In an effort to assist Nigerian oil marketers in overcoming the challenge of dollar scarcity in the country, foreign crude oil refiners have started to offer credit facilities,  The PUNCH has learnt.

 A source close to the matter hinted that foreign refiners decided to give Nigerian oil marketers credit facilities because they were worried about losing one of their major markets, due to the removal of subsidies, which had made the country’s petrol consumption drop significantly, forex scarcity and the high inflation rates, which had reduced the purchasing power of marketers to import petrol.

“As of today, it pays you more to buy than to import because of the FX rate that has been going up. If you take products from the likes of Glencore and others, you would be exposed to high forex rates when you want to pay for the product.

“As a matter of fact, foreign refiners have been asking for meetings with Nigerian oil marketers because they want to give us products on credit because a lot of people don’t have that money to buy. But if you accept products on credit from them, the interest rate would also be higher, and you would also pay some charges.

“So, it pays to either buy locally or team up with other importers to buy in bulk from those refineries in order to reduce the landing cost, which will be better than buying PFI (Private Finance Initiative),” the source told The PUNCH.

Private Finance Initiative is a way by which public sector projects are financed through investments by private sector investors.

The PUNCH also gathered that marketers were also seeking funds from foreign banks to finance the importation of products, as local banks were unwilling to risk high forex exposure.
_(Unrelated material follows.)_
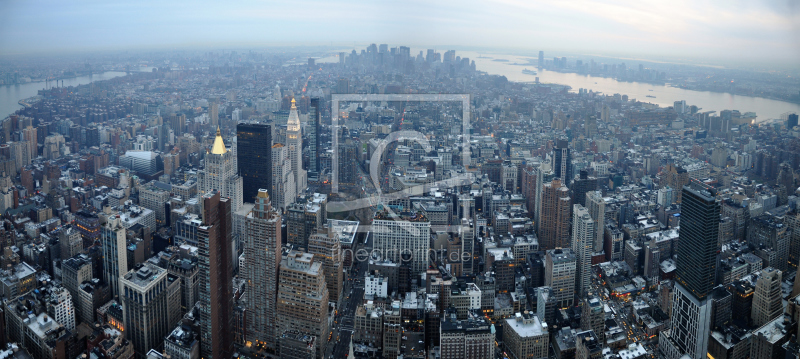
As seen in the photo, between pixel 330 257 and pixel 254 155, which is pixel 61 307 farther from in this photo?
pixel 254 155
Data from the Nigerian Midstream and Downstream Petroleum Regulatory Authority showed that consumption in the first half of 2023 was 11.26 billion litres.

However, the country’s PMS consumption dropped by an average of about 18.5 million litres daily in June from 66 million litres per day before the Federal Government ended the petrol subsidy regime on May 29.

While speaking at the ceremony heralding the first importation by independent marketers in July, Emadeb Energy’s Chief Executive Officer, Adebowale Olujimi, said petrol importation was no longer “sustainable.”

According to him, resuscitating local refining is “the way to go”.

“Petrol importation is not a sustainable way for a country to run. PMS price rising to over N600 per litre is an indication that the dynamics of the business are a tough one. It requires huge US dollars to bring products. The way forward is for local refineries to be revived,” he said.

The PUNCH findings come on the heels of a similar report published by Reuters recently.

According to the report, despite the decrease in demand for petrol, refiners from Russia, the Middle East and Europe are currently competing to increase exports of petrol into Nigeria.

Data sourced by The PUNCH from Argus on Nigeria’s gasoline European trade overview showed the rising share of Russian petrol finding a home in Nigeria had so far risen to 24,000 barrels per day in 2023, compared with 3,700 b/d in 2022.